2  Vector layers

2.1 Loading packages

First, we import three packages we will be working with:

  • pandas—for working with tables,
  • shapely—for working with individual geometries, and
  • geopandas—for working with vector layers,

as follows:

import pandas as pd
import shapely
import geopandas as gpd

2.2 What is geopandas?

The geopandas package, an extension of the pandas package, is aimed at working with vector layers. To facilitate the representation of vector geometries and layers, geopandas defines two data structures, which are extensions of the analogous data structures from pandas for non-spatial data:

  • GeoSeries—An extension of a Series for storing a sequence of geometries and a Coordinate Reference System (CRS) definition, where each geometry is a shapely object
  • GeoDataFrame—An extension of a DataFrame, where one of the columns is a GeoSeries

As will be demostrated in a moment (see Section 2.3), a GeoDataFrame, representing a vector layer, is thus a combination (Figure 2.1) of:

  • A GeoSeries, which holds the geometries in a special “geometry” column
  • Zero or more Series, which represent the non-spatial attributes

Figure 2.1: GeoDataFrame structure (source: https://geopandas.org/getting_started/introduction.html)
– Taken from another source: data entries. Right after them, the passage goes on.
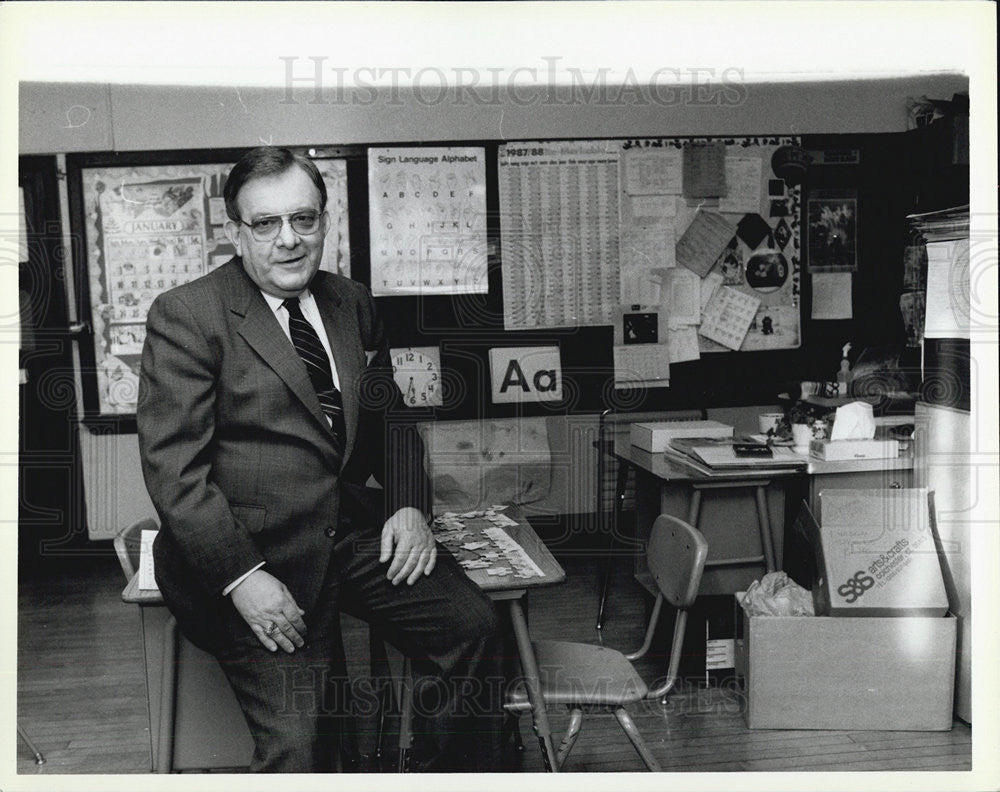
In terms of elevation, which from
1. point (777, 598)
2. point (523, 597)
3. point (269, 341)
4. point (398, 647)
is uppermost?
point (269, 341)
The geopandas package depends on several other Python packages, most importantly:

  • numpy
  • pandas
  • fiona—Interface to GDAL
  • shapely—Interface to GEOS
  • pyproj—Interface to PROJ

To put it another way, geopandas may be considered a high-level “wrapper” of fiona, shapely, and pyproj, giving access to all (or most) of their functionality through pandas-based data structures and a uniform interface.

2.3 Vector layer from scratch

2.3.1 Overview

In the first example, we create a vector layer from scratch. That way, we will be familiar with the hierarchical structure of the vector layer components:

  • Separate geometries (shapely.geometry.*)
  • Geometry column (GeoSeries)
  • Vector layer (GeoDataFrame)

2.3.2 Separate geometries (shapely.geometry.*)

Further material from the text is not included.